[Python-Dev] Is this safe enough? Re: [Python-checkins] cpython: _Py_Identifier are always ASCII strings

Victor Stinner victor.stinner at haypocalc.com
Mon Feb 6 22:57:46 CET 2012


2012/2/6 Jim Jewett <jimjjewett at gmail.com>:
> I realize that _Py_Identifier is a private name, and that PEP 3131
> requires anything (except test cases) in the standard library to stick
> with ASCII ... but somehow, that feels like too long of a chain.
>
> I would prefer to see _Py_Identifier renamed to _Py_ASCII_Identifier,
> or at least a comment stating that Identifiers will (per PEP 3131)
> always be ASCII -- preferably with an assert to back that up.
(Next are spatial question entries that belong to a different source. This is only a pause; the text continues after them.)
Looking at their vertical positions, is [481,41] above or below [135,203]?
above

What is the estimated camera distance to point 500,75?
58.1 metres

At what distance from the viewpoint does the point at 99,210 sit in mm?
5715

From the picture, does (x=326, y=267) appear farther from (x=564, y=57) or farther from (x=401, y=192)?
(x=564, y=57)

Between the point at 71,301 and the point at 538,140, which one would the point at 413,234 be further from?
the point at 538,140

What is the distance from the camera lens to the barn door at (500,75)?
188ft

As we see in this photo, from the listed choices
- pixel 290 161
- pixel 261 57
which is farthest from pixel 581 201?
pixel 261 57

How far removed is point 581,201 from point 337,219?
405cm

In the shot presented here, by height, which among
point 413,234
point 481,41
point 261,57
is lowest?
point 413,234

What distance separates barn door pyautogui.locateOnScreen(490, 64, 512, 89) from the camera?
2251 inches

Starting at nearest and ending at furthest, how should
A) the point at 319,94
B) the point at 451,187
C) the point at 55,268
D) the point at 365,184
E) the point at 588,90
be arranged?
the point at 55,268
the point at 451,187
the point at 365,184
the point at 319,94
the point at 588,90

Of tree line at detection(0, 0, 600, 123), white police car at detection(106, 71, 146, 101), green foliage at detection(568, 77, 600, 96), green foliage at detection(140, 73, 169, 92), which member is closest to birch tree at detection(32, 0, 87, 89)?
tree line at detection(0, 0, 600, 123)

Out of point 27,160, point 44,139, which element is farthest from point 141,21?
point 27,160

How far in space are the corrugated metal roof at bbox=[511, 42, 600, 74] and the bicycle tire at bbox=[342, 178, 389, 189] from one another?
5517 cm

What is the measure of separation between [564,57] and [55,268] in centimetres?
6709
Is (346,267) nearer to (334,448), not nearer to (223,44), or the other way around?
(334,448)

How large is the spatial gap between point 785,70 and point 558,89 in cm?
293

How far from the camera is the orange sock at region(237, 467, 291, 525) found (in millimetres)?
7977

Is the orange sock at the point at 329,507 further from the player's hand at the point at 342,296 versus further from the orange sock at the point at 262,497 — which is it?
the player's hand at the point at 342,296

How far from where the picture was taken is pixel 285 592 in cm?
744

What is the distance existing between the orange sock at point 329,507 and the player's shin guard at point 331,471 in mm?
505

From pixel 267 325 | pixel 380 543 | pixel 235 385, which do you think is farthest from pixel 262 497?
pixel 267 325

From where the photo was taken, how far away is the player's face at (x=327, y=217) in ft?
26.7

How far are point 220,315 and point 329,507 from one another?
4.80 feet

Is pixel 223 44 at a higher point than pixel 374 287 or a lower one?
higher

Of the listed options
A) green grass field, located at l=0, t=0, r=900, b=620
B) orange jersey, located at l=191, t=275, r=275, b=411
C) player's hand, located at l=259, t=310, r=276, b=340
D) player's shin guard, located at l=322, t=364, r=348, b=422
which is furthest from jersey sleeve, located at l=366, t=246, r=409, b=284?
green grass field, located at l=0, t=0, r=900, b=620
_Py_IDENTIFIER(xxx) defines a variable called PyId_xxx, so xxx can
only be ASCII: the C language doesn't accept non-ASCII identifiers. I
thaugh that _Py_IDENTIFIER() macro was the only way to create a
identifier and so ASCII was enough... but there is also
_Py_static_string.

_Py_static_string(name, value) allows to specify an arbitrary string,
so you may pass a non-ASCII value. I don't see any usecase where you
need a non-ASCII value in Python core.

>> -        id->object = PyUnicode_DecodeUTF8Stateful(id->string,
>> -                                                  strlen(id->string),
>> -                                                  NULL, NULL);
>> +        id->object = unicode_fromascii((unsigned char*)id->string,
>> +                                       strlen(id->string));

This is just an optimization.

If you think that _Py_static_string() is useful, I can revert my
change. Otherwise, _Py_static_string() should be removed.